Arrivato all'ultima pagina mi sono voltato indietro: e ho capito che c'ero stato anch'io a Crosby, in questo pugno di case nello Stato del Maine, piccolo dimenticato angolo di America bagnato dall'Atlantico. C'ero stato anch'io e avevo camminato per le sue strade, passeggiato lungo il fiume, fatto la spesa al supermercato, conosciuto il farmacista e tutti gli altri.
C'ero stato anch'io in questo territorio dell'anima, in questa scacchiera di esistenze, in questa radura di sentimenti ed emozioni illuminati dallo straordinario sguardo di Elizabeth Strout, scrittrice che con Olive Kitteridge (Fazi) mi ha incantanto e commosso.
Uno dice l'America, i gialli e i noir, il pulp e il fantasy, i libri buoni per diventare film, grande saper fare al servizio di sicuri best seller. Ma l'America sempre di più per me sono scrittori come Raymond Carver, Jonathan Franzen, e ora, necessariamente, Elizabeth Strout.
Scrittori che da un microcosmo raccontano un mondo più ampio. Che entrano dentro di noi senza forzature, senza eccessi, senza vendere passioni di carta un tanto a rigo. Scrittori straordinari nell'illuminarci dall'interno quell'universo che è la famiglia, misurando i distacchi, i silenzi, le possibilità che segnano il cammino di ognuno (Le correzioni, di Jonathan Franzen, ma ora anche Olive Kitteridge); scrittori straordinari anche nel rianimare quella scrittura per racconti che fino a non troppo tempo fa pareva morta e sepolta, magari proponendoli come tasselli di un mosaico. Dall'uno all'altro, lo stesso respiro, lo stesso pulsare del sangue.

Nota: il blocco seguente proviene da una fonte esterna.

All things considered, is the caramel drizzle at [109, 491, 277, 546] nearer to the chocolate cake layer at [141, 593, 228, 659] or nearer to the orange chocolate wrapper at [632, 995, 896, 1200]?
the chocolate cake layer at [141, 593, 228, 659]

Ed è questo che ci regala qui Elizabeth Strout. Crosby, Maine, ovvero il mondo. Olive Kitteridge, professoressa di matematica in pensione, ovvero ognuno di noi: con le sue reticenze, le sue idiosincrasie, le sue occasioni perse, la sua voglia di dare un senso alle cose ricercato con ostinazione, malgrado tutto.